--- Start RECORDS FOR PROCESSING ---
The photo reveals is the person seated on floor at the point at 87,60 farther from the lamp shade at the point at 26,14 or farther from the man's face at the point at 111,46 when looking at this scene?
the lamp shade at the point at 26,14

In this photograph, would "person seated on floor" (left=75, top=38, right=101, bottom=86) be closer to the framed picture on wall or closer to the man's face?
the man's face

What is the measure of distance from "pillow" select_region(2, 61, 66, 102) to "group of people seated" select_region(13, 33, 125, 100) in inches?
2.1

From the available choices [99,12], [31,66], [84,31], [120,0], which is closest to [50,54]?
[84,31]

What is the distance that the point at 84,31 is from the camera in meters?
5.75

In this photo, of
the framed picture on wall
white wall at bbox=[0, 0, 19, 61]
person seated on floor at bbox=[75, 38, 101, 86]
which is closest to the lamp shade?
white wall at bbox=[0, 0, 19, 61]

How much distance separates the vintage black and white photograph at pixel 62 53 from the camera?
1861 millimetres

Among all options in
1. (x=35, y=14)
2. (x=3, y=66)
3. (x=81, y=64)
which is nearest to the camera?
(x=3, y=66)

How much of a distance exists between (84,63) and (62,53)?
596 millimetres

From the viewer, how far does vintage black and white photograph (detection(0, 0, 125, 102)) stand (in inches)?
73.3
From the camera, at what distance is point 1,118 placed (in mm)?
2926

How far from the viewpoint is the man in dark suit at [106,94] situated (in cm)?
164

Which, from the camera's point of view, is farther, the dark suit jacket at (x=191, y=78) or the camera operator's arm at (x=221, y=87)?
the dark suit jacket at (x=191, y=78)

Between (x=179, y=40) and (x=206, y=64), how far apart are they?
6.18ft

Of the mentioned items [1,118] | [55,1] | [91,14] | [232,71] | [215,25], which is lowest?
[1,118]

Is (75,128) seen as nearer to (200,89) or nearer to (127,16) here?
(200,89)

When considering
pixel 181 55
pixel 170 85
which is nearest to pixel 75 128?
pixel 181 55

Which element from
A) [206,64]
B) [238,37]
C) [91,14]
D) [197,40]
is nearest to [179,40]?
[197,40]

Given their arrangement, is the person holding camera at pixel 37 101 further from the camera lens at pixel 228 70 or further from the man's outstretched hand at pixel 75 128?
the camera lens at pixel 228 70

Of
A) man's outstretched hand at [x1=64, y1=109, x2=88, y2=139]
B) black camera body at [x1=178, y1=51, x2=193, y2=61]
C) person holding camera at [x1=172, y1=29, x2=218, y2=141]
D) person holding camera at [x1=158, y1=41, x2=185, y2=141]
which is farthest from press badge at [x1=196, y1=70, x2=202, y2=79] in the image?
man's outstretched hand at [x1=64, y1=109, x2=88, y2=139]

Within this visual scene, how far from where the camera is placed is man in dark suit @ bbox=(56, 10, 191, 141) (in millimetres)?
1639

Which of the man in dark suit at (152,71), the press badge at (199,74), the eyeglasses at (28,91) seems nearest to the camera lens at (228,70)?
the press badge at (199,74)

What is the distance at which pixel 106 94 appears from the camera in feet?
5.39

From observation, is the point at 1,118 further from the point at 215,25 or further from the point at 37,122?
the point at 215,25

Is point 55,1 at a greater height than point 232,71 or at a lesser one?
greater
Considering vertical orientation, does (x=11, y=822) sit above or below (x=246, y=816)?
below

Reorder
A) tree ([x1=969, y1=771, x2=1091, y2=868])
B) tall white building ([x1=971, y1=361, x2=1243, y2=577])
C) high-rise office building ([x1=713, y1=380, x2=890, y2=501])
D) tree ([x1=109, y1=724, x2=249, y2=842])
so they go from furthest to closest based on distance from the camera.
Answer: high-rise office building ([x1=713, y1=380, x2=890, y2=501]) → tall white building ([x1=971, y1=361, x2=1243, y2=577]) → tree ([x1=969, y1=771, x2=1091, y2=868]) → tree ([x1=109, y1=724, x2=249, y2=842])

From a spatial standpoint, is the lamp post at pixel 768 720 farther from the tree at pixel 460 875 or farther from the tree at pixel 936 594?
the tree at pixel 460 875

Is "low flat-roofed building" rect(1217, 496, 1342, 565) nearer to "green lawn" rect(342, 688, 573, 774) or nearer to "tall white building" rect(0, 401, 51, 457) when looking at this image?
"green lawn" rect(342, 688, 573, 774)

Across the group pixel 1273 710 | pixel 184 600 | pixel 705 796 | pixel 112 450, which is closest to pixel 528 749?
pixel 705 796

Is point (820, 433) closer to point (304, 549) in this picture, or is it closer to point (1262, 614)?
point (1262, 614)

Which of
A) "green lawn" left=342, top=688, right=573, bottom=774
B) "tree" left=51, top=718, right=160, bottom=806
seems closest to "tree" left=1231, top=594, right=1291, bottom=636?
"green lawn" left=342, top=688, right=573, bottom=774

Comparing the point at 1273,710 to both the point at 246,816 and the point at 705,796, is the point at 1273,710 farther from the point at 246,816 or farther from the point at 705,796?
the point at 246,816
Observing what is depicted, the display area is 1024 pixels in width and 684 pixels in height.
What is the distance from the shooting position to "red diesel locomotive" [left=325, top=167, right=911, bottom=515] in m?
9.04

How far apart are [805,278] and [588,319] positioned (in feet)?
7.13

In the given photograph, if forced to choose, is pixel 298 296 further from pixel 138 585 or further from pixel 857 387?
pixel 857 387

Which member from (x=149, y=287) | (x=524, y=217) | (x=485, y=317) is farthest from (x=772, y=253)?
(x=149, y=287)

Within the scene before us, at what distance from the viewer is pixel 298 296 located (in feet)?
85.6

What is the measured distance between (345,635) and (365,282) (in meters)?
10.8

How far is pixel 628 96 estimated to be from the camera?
--- End RECORDS FOR PROCESSING ---
WORK REQUIRED:
All of the entries above need to be reproduced exactly.

FULL SOLUTION:
The photo reveals is the person seated on floor at the point at 87,60 farther from the lamp shade at the point at 26,14 or farther from the man's face at the point at 111,46 when looking at this scene?
the lamp shade at the point at 26,14

In this photograph, would "person seated on floor" (left=75, top=38, right=101, bottom=86) be closer to the framed picture on wall or closer to the man's face?
the man's face

What is the measure of distance from "pillow" select_region(2, 61, 66, 102) to "group of people seated" select_region(13, 33, 125, 100) in inches?
2.1

From the available choices [99,12], [31,66], [84,31], [120,0], which is closest to [50,54]?
[84,31]

What is the distance that the point at 84,31 is from the camera in meters?
5.75

In this photo, of
the framed picture on wall
white wall at bbox=[0, 0, 19, 61]
person seated on floor at bbox=[75, 38, 101, 86]
which is closest to the lamp shade?
white wall at bbox=[0, 0, 19, 61]

How much distance separates the vintage black and white photograph at pixel 62 53 from the camera?
1861 millimetres

Among all options in
1. (x=35, y=14)
2. (x=3, y=66)
3. (x=81, y=64)
which is nearest to the camera?
(x=3, y=66)

How much of a distance exists between (84,63) and (62,53)?
596 millimetres

From the viewer, how far does vintage black and white photograph (detection(0, 0, 125, 102)) stand (in inches)?
73.3
From the camera, at what distance is point 1,118 placed (in mm)?
2926

How far from the viewpoint is the man in dark suit at [106,94] situated (in cm)?
164

Which, from the camera's point of view, is farther, the dark suit jacket at (x=191, y=78) or the camera operator's arm at (x=221, y=87)?
the dark suit jacket at (x=191, y=78)

Between (x=179, y=40) and (x=206, y=64), how far apart are they?
6.18ft

Of the mentioned items [1,118] | [55,1] | [91,14] | [232,71] | [215,25], which is lowest?
[1,118]

Is (75,128) seen as nearer to (200,89) or nearer to (127,16) here?
(200,89)

When considering
pixel 181 55
pixel 170 85
which is nearest to pixel 75 128?
pixel 181 55

Which element from
A) [206,64]
B) [238,37]
C) [91,14]
D) [197,40]
is nearest to [179,40]?
[197,40]

Given their arrangement, is the person holding camera at pixel 37 101 further from the camera lens at pixel 228 70 or further from the man's outstretched hand at pixel 75 128?
the camera lens at pixel 228 70

Of
A) man's outstretched hand at [x1=64, y1=109, x2=88, y2=139]
B) black camera body at [x1=178, y1=51, x2=193, y2=61]
C) person holding camera at [x1=172, y1=29, x2=218, y2=141]
D) person holding camera at [x1=158, y1=41, x2=185, y2=141]
which is farthest from press badge at [x1=196, y1=70, x2=202, y2=79] in the image?
man's outstretched hand at [x1=64, y1=109, x2=88, y2=139]

Within this visual scene, how far from where the camera is placed is man in dark suit @ bbox=(56, 10, 191, 141) (in millimetres)?
1639

Which of the man in dark suit at (152,71), the press badge at (199,74), the eyeglasses at (28,91) seems nearest to the camera lens at (228,70)?
the press badge at (199,74)

What is the distance at which pixel 106 94 appears from the camera in feet?
5.39

From observation, is the point at 1,118 further from the point at 215,25 or further from the point at 37,122?
the point at 215,25

Is point 55,1 at a greater height than point 232,71 or at a lesser one?
greater
Considering vertical orientation, does (x=11, y=822) sit above or below (x=246, y=816)?
below

Reorder
A) tree ([x1=969, y1=771, x2=1091, y2=868])
B) tall white building ([x1=971, y1=361, x2=1243, y2=577])
C) high-rise office building ([x1=713, y1=380, x2=890, y2=501])
D) tree ([x1=109, y1=724, x2=249, y2=842])
so they go from furthest to closest based on distance from the camera.
Answer: high-rise office building ([x1=713, y1=380, x2=890, y2=501]) → tall white building ([x1=971, y1=361, x2=1243, y2=577]) → tree ([x1=969, y1=771, x2=1091, y2=868]) → tree ([x1=109, y1=724, x2=249, y2=842])

From a spatial standpoint, is the lamp post at pixel 768 720 farther from the tree at pixel 460 875 or farther from the tree at pixel 936 594?
the tree at pixel 460 875

Is "low flat-roofed building" rect(1217, 496, 1342, 565) nearer to "green lawn" rect(342, 688, 573, 774) or nearer to "tall white building" rect(0, 401, 51, 457) when looking at this image?
"green lawn" rect(342, 688, 573, 774)

Across the group pixel 1273 710 | pixel 184 600 | pixel 705 796 | pixel 112 450, which is closest to pixel 528 749?
pixel 705 796

Is point (820, 433) closer to point (304, 549) in this picture, or is it closer to point (1262, 614)?
point (1262, 614)

Which of
A) "green lawn" left=342, top=688, right=573, bottom=774
B) "tree" left=51, top=718, right=160, bottom=806
seems closest to "tree" left=1231, top=594, right=1291, bottom=636?
"green lawn" left=342, top=688, right=573, bottom=774

Comparing the point at 1273,710 to both the point at 246,816 and the point at 705,796, is the point at 1273,710 farther from the point at 246,816 or farther from the point at 705,796?
the point at 246,816
Observing what is depicted, the display area is 1024 pixels in width and 684 pixels in height.
What is the distance from the shooting position to "red diesel locomotive" [left=325, top=167, right=911, bottom=515] in m?
9.04

How far apart are [805,278] and [588,319] positioned (in feet)?
7.13

In the given photograph, if forced to choose, is pixel 298 296 further from pixel 138 585 or further from pixel 857 387?
pixel 857 387

Which member from (x=149, y=287) | (x=524, y=217) | (x=485, y=317) is farthest from (x=772, y=253)?
(x=149, y=287)

Within the scene before us, at what distance from the viewer is pixel 298 296 located (in feet)?
85.6

What is the measured distance between (345,635) and (365,282) (in meters)?
10.8

How far is pixel 628 96 estimated to be from the camera?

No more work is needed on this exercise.